Top of Selected extract

These skirmishes show just how much Breton and his friends sought to disengage surrealism from any narrowly literary, or even poetic, significance—if one persists in seeing poetry as nothing more than a somewhat refined form of literature. The bureau, from this point of view, was also the place where this principle could be periodically reasserted—because it needed to be—within the group itself: preparations for a first issue of La Révolution surréaliste, noted in the logbook, showed the efforts made to gather texts, illustrations, human interest stories, and anonymous information. Such heterogeneity would assure a multifaceted relation with life in all its aspects rather than with the aseptic, inefficient world of literature.
The Surrealist Manifesto
Breton's work, the subject of much discussion in the weeks before its publication, was published on October 15, 1924, in a volume with Poisson soluble by Simon Kra's Éditions du Sagittaire. Although it hardly took the author's close friends by surprise, it immediately took on the significance of a global challenge for the intellectual public. Initially conceived as a preface to Poisson soluble (traces of this initial intention can still be felt in its composition), the manifesto quickly acquired the status of an independent text, delineating the goals and challenges of surrealism, even if its insistence on the supremacy of the poetic image was due to its originally intended application.
The manifesto begins with a defense of the rights of the imagination (even as far as the limits of madness) as being the only rights capable of helping the individual avoid a "fate without light " and of compensating for the burden of "imperious practical necessity." The text establishes a relation between the imagination and a taste for freedom: "Dear imagination," says Breton, "what I love most about you is that you are unforgiving," and he added right away that "the word of freedom alone is all that still exalts me."

Bottom of Selected extract
Top of Raw data

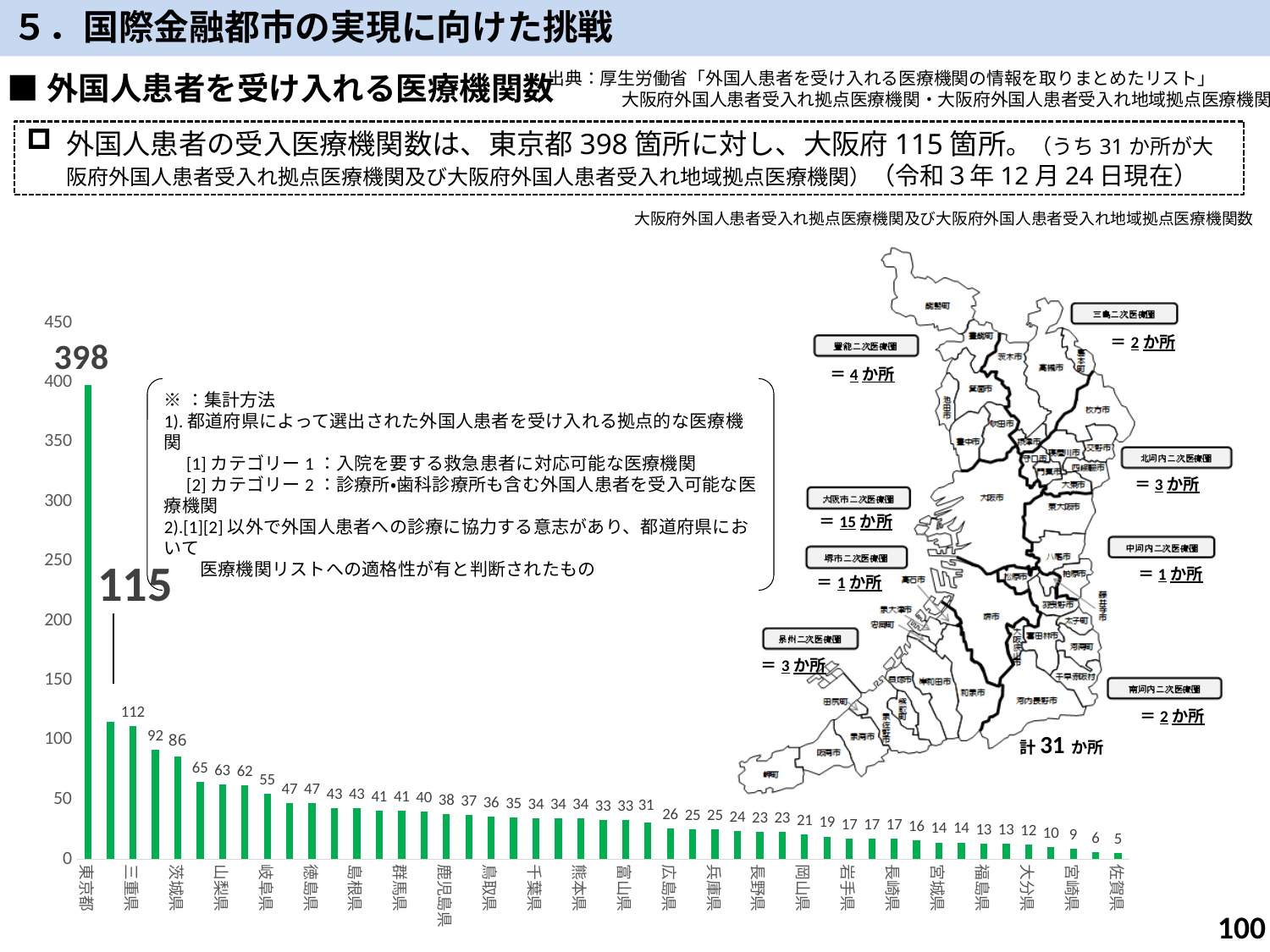
What is the value for 佐賀県 in the bar chart? 5 What is the value for 三重県 in the bar chart? 112 What is the value for 大阪府 in the bar chart? 115 Is the value for 佐賀県 greater or less than 50? less Is the value for 大阪府 greater or less than 100? greater Which prefecture has the highest bar in the chart? 東京都 What is the difference between the values for 東京都 and 大阪府? 283 Which is larger, the value for 東京都 or the value for 大阪府? 東京都 What is the value for 東京都 in the bar chart? 398 What kind of chart is shown on the slide? bar chart Do the bar values rise or fall from left to right along the x axis? fall Which prefecture has the lowest bar in the chart? 佐賀県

Bottom of Raw data

● **Work instruction**: Please rewrite the stretch of the passage on surrealism from "These skirmishes show" through "world of literature.", swapping "logbook" for "register".

● **Task solution**:
These skirmishes show just how much Breton and his friends sought to disengage surrealism from any narrowly literary, or even poetic, significance—if one persists in seeing poetry as nothing more than a somewhat refined form of literature. The bureau, from this point of view, was also the place where this principle could be periodically reasserted—because it needed to be—within the group itself: preparations for a first issue of La Révolution surréaliste, noted in the register, showed the efforts made to gather texts, illustrations, human interest stories, and anonymous information. Such heterogeneity would assure a multifaceted relation with life in all its aspects rather than with the aseptic, inefficient world of literature.